The role of aspirin has changed from high-dose treatment for inflammation to low-dose (1,000 to 2,000 mg per day) or mini-dose (less than 500 mg per day) for thromboembolic risk prevention. As a result, over-the-counter preparations account for most aspirin that is taken. While studies have demonstrated that high-dose aspirin therapy can adversely affect renal function and uric acid secretion, the impact of a mini-dose regimen on the kidneys has not been examined. Elderly patients are more likely to use mini-dose aspirin therapy but may also be more susceptible to the adverse effects of aspirin on the kidneys. Caspi and associates studied the effect of mini-dose aspirin (75 to 325 mg per day) on renal function and uric acid secretion in elderly patients.
Elderly patients with a history of renal failure, hyperuricemia, gout or bleeding were excluded from the study, as were patients currently taking anticoagulants, aspirin or non-steroidal anti-inflammatory drugs. Patients were given aspirin in a dosage of 75 mg per day in the first week, 150 mg per day in the second week, 325 mg per day in the third week and zero mg during the fourth week. Baseline and weekly samples of blood and urine were evaluated for uric acid, creatinine and blood urea nitrogen levels, creatinine clearance, uric acid secretion, and urine and plasma levels of aspirin.
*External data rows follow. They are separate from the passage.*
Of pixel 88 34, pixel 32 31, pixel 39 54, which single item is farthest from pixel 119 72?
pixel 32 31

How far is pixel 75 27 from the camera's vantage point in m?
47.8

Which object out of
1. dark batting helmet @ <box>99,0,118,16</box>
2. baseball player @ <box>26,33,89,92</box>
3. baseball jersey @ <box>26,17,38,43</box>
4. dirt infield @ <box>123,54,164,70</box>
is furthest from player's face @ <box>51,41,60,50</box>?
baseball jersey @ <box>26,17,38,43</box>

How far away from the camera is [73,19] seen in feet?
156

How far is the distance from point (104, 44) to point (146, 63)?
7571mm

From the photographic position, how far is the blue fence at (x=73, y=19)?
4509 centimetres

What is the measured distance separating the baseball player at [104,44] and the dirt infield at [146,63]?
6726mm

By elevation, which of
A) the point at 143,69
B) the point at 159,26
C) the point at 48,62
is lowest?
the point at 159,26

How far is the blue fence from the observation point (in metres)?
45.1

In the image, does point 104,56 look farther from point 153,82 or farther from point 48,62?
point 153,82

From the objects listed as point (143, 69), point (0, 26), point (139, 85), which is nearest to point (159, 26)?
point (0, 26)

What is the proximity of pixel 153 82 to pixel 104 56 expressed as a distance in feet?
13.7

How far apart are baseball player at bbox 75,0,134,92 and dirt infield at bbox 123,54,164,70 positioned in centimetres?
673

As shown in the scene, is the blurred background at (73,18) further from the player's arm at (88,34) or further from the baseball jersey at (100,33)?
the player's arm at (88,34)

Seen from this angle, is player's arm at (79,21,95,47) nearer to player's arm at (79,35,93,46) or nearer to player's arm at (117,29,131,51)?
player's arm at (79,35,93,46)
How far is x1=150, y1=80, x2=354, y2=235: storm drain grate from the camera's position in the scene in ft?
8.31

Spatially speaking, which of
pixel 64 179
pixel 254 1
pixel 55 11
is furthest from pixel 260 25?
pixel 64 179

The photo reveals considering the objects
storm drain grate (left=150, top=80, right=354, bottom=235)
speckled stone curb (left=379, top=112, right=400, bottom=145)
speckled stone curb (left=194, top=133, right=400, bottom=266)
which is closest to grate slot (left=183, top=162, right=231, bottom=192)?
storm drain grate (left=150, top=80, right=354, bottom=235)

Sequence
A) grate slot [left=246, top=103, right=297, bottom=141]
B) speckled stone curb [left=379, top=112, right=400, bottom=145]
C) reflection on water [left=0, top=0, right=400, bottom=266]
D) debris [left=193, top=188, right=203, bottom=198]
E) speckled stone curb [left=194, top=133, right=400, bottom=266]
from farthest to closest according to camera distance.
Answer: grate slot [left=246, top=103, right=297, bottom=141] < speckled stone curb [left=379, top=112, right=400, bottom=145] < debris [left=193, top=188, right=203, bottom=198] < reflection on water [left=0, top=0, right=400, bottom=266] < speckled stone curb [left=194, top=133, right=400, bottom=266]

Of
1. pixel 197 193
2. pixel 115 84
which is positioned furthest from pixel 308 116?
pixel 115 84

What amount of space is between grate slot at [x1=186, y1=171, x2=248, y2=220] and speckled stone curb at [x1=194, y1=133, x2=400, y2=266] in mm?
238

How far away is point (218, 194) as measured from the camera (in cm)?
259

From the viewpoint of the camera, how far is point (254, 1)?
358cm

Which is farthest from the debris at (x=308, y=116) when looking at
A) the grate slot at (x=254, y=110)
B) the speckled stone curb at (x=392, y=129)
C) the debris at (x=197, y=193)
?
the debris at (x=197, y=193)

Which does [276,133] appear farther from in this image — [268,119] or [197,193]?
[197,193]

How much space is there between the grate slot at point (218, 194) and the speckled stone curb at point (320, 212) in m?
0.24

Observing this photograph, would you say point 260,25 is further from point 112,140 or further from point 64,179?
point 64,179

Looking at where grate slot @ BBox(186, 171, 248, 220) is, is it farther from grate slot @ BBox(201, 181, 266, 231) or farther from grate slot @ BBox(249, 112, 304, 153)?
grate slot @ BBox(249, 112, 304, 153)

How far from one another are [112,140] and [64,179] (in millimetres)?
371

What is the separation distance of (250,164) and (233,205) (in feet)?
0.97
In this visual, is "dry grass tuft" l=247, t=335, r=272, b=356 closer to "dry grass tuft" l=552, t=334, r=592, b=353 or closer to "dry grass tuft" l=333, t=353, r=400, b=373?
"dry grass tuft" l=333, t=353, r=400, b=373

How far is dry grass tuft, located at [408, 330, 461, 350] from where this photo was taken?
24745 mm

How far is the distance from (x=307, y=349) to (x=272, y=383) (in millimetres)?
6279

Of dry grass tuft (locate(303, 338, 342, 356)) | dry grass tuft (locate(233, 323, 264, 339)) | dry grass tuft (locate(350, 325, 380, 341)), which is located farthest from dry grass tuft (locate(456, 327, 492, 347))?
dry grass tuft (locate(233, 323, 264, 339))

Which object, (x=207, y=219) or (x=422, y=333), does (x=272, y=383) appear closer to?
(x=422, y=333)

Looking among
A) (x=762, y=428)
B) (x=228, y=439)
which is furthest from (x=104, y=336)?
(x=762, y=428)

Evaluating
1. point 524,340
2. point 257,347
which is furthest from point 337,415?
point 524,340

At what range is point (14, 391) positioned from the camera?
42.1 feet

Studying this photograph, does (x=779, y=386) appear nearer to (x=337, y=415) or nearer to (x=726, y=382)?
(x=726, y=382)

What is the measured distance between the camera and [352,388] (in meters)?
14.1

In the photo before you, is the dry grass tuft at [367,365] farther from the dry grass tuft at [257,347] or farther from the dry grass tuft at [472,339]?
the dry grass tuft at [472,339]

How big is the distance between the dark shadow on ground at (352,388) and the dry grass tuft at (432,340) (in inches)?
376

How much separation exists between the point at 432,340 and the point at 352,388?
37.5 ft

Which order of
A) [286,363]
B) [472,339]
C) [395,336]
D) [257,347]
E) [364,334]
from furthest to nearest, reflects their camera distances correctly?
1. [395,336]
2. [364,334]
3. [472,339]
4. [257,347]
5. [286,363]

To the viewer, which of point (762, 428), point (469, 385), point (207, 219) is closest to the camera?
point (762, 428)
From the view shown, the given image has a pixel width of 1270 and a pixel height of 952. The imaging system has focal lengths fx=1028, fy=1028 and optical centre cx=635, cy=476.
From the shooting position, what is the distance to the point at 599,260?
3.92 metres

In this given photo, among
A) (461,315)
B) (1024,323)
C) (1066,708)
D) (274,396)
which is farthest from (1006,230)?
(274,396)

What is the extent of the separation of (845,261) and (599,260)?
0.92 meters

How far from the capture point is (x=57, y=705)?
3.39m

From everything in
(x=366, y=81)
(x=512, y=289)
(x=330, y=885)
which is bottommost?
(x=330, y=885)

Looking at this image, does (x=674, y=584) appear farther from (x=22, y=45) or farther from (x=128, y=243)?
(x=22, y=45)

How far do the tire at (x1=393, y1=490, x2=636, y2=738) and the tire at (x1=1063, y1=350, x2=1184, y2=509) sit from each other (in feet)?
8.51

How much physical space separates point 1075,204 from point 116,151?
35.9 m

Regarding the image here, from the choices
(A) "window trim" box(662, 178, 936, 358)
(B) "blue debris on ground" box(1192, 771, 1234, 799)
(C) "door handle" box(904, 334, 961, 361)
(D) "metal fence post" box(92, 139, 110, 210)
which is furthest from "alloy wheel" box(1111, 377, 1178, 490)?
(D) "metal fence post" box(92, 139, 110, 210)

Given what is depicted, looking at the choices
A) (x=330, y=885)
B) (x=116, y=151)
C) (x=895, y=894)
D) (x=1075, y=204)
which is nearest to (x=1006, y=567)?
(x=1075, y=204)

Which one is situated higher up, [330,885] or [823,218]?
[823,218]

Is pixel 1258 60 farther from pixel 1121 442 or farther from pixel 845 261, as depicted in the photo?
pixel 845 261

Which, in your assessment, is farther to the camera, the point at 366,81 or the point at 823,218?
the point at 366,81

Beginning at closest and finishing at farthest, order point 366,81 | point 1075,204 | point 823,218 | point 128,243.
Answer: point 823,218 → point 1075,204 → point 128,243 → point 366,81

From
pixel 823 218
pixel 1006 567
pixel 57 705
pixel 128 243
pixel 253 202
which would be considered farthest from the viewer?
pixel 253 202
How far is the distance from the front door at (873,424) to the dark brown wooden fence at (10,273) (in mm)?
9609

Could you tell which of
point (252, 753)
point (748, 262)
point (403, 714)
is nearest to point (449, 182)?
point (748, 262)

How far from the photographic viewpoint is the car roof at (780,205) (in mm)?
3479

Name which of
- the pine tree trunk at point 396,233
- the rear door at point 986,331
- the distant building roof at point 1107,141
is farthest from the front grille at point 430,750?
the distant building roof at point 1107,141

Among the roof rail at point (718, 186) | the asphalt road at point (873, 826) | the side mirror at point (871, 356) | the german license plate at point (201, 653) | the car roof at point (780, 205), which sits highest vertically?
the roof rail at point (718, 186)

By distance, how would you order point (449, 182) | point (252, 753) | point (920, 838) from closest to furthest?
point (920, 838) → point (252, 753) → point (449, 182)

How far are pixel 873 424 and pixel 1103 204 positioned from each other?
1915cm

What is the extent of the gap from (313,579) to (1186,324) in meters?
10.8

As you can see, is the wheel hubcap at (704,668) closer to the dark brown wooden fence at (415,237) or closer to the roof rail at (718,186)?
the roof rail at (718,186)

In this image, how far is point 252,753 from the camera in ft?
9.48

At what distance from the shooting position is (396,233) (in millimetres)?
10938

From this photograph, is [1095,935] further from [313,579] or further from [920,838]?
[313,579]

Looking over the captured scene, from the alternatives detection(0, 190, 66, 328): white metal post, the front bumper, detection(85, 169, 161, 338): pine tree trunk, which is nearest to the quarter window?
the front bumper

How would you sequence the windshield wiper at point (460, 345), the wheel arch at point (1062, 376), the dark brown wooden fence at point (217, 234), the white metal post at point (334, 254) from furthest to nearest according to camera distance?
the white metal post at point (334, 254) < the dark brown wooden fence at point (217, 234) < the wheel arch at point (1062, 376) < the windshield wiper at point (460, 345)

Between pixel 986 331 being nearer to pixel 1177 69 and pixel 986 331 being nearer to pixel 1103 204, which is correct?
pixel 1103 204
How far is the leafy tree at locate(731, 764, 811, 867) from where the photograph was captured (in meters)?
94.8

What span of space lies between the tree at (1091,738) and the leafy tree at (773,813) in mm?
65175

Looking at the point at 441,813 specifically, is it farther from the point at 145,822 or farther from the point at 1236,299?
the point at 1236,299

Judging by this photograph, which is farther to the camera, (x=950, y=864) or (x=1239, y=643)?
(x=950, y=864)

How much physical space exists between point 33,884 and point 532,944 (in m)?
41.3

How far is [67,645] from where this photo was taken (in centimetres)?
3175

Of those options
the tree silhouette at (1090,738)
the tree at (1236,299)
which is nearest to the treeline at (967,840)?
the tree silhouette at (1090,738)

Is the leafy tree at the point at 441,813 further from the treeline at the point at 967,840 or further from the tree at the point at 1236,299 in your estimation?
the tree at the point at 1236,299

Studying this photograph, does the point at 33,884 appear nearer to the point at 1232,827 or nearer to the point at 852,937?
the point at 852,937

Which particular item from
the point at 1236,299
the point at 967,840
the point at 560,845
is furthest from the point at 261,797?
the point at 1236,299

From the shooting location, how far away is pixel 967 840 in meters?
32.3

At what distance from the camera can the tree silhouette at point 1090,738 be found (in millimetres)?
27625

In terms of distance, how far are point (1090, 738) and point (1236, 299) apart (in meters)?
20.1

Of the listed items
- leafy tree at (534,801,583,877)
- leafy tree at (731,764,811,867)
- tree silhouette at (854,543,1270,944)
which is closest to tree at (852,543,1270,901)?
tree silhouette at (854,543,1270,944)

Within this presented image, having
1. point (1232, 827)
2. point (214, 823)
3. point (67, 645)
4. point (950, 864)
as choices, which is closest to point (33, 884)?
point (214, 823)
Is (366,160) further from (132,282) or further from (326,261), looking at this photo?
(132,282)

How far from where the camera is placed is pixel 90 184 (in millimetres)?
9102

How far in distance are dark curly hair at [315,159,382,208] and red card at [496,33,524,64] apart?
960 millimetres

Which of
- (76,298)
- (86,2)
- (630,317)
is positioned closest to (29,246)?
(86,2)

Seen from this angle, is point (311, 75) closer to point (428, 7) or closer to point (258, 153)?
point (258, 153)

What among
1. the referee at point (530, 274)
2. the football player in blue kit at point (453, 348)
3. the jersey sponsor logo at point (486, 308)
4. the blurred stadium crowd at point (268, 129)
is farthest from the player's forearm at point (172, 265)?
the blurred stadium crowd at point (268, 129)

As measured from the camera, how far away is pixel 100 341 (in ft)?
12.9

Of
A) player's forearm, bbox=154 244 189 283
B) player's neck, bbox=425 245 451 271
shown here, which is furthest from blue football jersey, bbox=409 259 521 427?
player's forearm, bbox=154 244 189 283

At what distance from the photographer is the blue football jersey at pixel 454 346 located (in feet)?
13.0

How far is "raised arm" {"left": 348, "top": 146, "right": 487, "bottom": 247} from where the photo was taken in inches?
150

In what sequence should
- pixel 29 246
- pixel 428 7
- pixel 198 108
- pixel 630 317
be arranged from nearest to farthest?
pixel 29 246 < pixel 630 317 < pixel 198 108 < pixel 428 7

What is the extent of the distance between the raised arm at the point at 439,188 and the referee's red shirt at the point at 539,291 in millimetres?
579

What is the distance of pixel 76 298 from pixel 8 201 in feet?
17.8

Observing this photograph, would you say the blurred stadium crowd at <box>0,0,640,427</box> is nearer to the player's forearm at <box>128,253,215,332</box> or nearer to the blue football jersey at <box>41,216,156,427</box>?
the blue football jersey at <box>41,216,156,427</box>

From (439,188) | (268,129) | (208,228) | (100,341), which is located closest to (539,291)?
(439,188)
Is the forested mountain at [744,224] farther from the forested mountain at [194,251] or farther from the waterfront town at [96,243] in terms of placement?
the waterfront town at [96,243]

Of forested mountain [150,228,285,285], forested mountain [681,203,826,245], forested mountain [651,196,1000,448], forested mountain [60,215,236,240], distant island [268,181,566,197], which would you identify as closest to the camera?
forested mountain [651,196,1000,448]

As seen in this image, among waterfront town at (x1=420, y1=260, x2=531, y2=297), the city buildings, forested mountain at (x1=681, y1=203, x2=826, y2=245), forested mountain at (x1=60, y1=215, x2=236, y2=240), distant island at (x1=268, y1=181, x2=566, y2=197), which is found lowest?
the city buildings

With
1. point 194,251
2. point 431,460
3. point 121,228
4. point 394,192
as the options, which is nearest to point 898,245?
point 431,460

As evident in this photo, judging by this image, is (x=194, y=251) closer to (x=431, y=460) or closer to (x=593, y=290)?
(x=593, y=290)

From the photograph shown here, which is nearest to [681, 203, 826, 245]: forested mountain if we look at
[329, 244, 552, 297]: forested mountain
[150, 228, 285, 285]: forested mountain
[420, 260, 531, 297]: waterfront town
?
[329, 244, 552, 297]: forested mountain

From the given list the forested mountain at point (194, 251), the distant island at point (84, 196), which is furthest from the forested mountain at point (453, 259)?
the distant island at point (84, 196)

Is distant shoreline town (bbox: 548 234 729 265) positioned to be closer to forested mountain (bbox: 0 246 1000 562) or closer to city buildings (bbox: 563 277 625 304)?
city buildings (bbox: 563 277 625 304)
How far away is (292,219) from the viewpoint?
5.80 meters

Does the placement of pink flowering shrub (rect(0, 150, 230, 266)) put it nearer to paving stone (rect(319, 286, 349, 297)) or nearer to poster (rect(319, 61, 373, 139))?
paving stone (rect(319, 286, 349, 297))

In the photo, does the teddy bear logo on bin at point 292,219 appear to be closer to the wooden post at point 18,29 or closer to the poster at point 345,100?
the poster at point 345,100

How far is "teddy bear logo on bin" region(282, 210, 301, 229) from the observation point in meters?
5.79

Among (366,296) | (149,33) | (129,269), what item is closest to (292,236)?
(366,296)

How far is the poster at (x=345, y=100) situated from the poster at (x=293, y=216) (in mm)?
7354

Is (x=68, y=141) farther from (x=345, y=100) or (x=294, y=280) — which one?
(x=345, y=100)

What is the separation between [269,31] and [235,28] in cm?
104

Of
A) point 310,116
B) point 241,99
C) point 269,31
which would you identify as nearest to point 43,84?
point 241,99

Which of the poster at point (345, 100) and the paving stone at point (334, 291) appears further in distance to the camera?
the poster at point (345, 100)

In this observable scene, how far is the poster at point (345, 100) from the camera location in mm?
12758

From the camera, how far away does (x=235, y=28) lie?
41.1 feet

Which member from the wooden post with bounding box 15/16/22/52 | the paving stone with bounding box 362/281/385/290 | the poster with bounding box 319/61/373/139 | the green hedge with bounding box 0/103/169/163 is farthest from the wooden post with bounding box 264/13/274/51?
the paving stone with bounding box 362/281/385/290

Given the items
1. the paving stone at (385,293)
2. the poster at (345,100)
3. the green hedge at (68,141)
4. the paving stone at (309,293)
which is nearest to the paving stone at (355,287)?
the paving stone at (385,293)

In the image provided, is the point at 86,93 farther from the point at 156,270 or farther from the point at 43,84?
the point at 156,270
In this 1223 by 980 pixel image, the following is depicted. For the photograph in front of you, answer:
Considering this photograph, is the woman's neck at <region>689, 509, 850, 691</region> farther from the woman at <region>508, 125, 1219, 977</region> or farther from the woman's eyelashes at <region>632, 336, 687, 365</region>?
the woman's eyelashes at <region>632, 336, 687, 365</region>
At the lowest dosage of aspirin, the excretion rate of uric acid dropped, and the serum levels rose. Creatinine and uric acid secretion rates were parallel during aspirin therapy. One week after aspirin was discontinued, the uric acid clearance rate returned to baseline, while the creatinine clearance rate remained lower. Plasma aspirin levels varied among the participants, but those whose levels were above the median had significantly more changes in renal parameters. The negative effect of mini-dose aspirin therapy was greater in patients with low serum albumin levels or concomitant diuretic therapy.
The authors conclude that mini-dose aspirin therapy, even at a dosage of 75 mg per day, may have a significant negative effect on renal function and secretion of uric acid in elderly patients. This was particularly true in elderly patients who had low albumin levels or were taking diuretics. Physicians should be aware of the possible negative effect of aspirin on renal function, particularly because most aspirin is taken on an over-the-counter basis.
editor's note: Aspirin has become a common preventive against thromboembolic events. Advertisements in the lay media have emphasized this property. Because aspirin is an over-the-counter medication, physicians may be unaware that their patients are taking it on a regular basis. This study shows that, even at very low dosages, aspirin has a negative effect on renal function and uric acid secretion in elderly patients. When recommending aspirin therapy to elderly patients, physicians should weigh the risks and benefits of this therapy. This is particularly true in patients who have low albumin levels or are already taking diuretics.—k.e.m.